# Eggs laid ....



## edoday (Jul 13, 2003)

I bought a breeding trio of Rbh from a forum member Saturday, plopped them in a 65 that afternoon and the holding female laid her eggs Sunday, less than 24 hours later. Guess the tank suits thems well. This is my first experience with P's and I'm excited about having fry in the next couple of days. Thanks Jim (Mr. Blades)!!

Any advice on care of fry is welcome.

FishEd


----------



## Death in #'s (Apr 29, 2003)

congrats dude and try and find nike he knows all about hatchery


----------



## LaZy (Jun 17, 2003)

Tru find NIKE or try to find his site


----------



## SERRAPYGO (Feb 4, 2003)

Congratulations!

*MOVED TO PIRANHA HUSBANDRY*


----------



## mantis (May 16, 2003)

If your dont have a fry tank ready you'll probably have to wait for the next batch.

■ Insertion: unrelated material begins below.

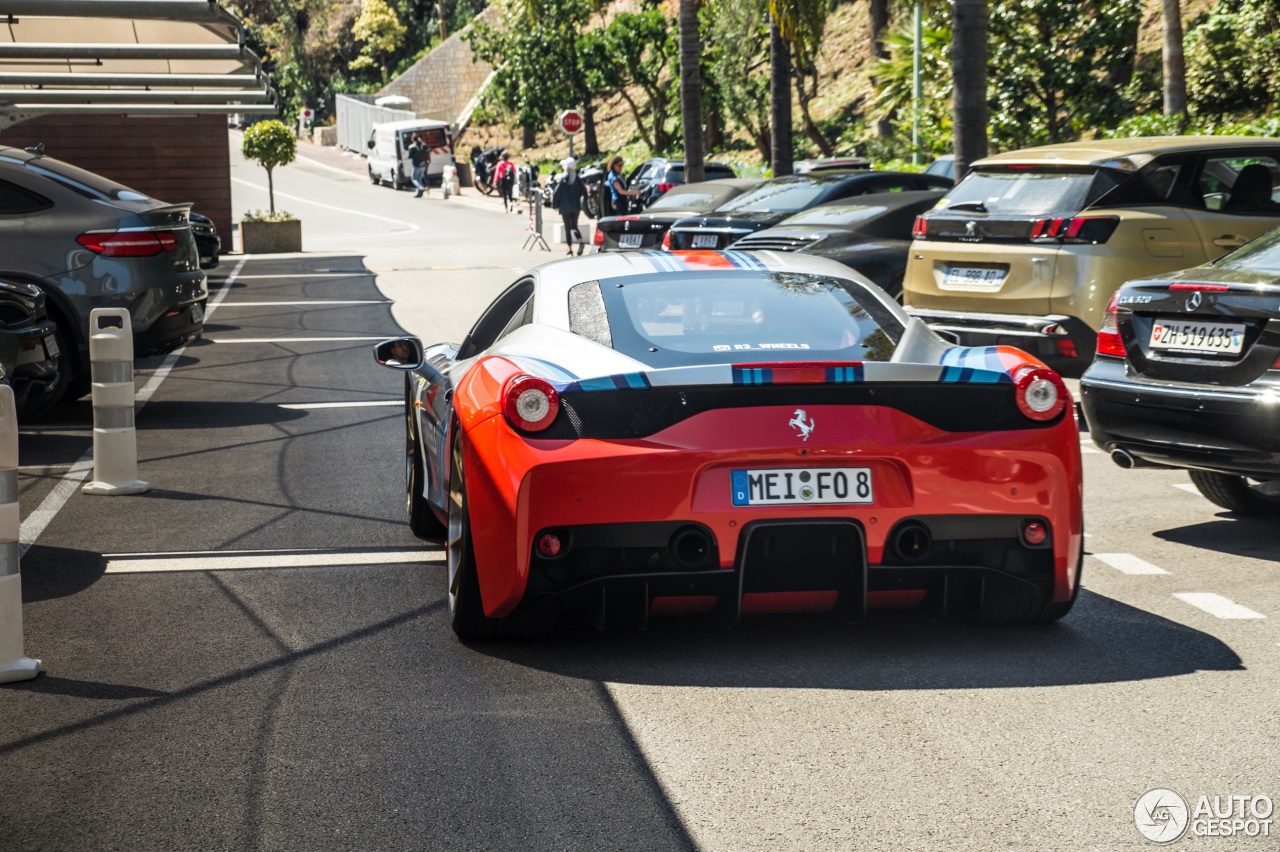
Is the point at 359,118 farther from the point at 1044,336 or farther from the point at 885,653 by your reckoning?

check out some old threads, they will answer all your ?'s


----------



## edoday (Jul 13, 2003)

I looked up a couple of Nike's old threads and think I now have the info I need to grow some of these P's. Thanks guys, and a special thanks to Nike for all the great knowledge.

FishEd


----------



## caribes? (Mar 6, 2003)

Use the DIY hatchery for brine shrimp located in NIKE's signature...works great and cost nothing. I highly recomend if you like to save money. Its easy to feed with too. Ask me if youre clueless on the DIY hatchery.


----------



## NIKE (Jan 27, 2003)

congrats you got what you paid for


----------